1. A fuga

Born from silence, silence full of it

A perfect concert my best friend

So much to live for, so much to die for

If only my heart had a home

"This apathetic life must drown

Forever just for me"

-Nightwish

A cozinha estava totalmente vazia. Se não fosse por uma batedeira que misturava por contra própria uma massa para bolo em cima da mesa, que estava coberta de farinha de trigo, cascas de ovos e um pó marrom, podia-se dizer que não havia ninguém em casa.

Ele aspirou o cheiro de baunilha enquanto fechava brevemente os olhos. Não seria o fato de ele ter voltado de Hogwarts que teria inspirado uma vontade em sua mãe de fazer um bolo. Tinham visitas.

Saiu da cozinha e olhou para o topo escuro da escada. O corredor lá em cima estava parcialmente mergulhado em sombras. Somente as velas gordas e tortas penduradas nos candelabros permitiam que se enxergasse algumas manchas de parede.
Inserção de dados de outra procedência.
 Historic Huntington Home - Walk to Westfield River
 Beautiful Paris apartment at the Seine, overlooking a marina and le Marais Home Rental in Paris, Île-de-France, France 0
Subiu a escada. O som da batedeira lá em baixo foi desaparecendo. Nenhum ruído diferente desse até agora. Parou no corredor antes de entrar em seu quarto, tentando escutar ao menos um resmungo de Monstro, porque ele certamente estava em casa, mas tudo o que aconteceu foi ele ter mais certeza ainda de que estava acontecendo algo muito estranho.

"Monstro", chamou ele, embora sem elevar a voz, como se o elfo estivesse se escondendo logo ali atrás de um vaso.

Ninguém respondeu.

Ele então avaliou o corredor a sua frente por alguns minutos, a mão na maçaneta da porta de seu quarto, e finalmente entrou, esperando achar alguma surpresa desagradável em sua cama, como era de costume todos os anos em que retornava de Hogwarts.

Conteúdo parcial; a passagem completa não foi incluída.